Video converter: The video converter is a device that connects to a video system center to convert images from a fiber endoscope into monitor images.
Camera head: The camera head is a device that connects to a video system center to convert images from a fiber endoscope or rigid endoscope into monitor images.
Mobile workstation: The mobile workstation is a special trolley to place the light source and other devices.
Wall mains outlet: The wall mains outlet is a wall AC mains power outlet socket having an exclusive terminal for grounding.
Isolation transformer: The isolation transformer is a safety device that is used to isolate noninsulated equipment with potentially high leakage currents to decrease the possibility of electric shock.
Automatic brightness adjustment: The automatic brightness adjustment automatically adjusts the intensity of the light emitted from the light source so that the endoscopic image will be maintained at constant brightness even if the distance between the distal end of the endoscope’s insertion tube and the subject changes.

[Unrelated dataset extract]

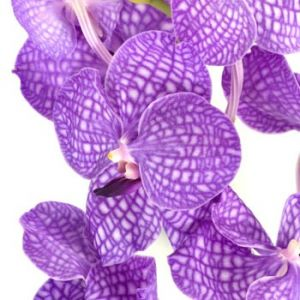 Floral decor fashion - Purple-Bicolor-Vanda-Orchid-Flower-Rothschildiana.jpg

Transillumination function: With this function, the distal end of the endoscope emits more intense examination light, which transmits the body wall of the patient and enables the operator to confirm the position of the distal end from outside the patient’s body, provided that the operating room illumination is low.
High intensity mode: This mode emits brighter illumination light than usual. It is available only with the endoscopes and light guide cables compatible with this mode.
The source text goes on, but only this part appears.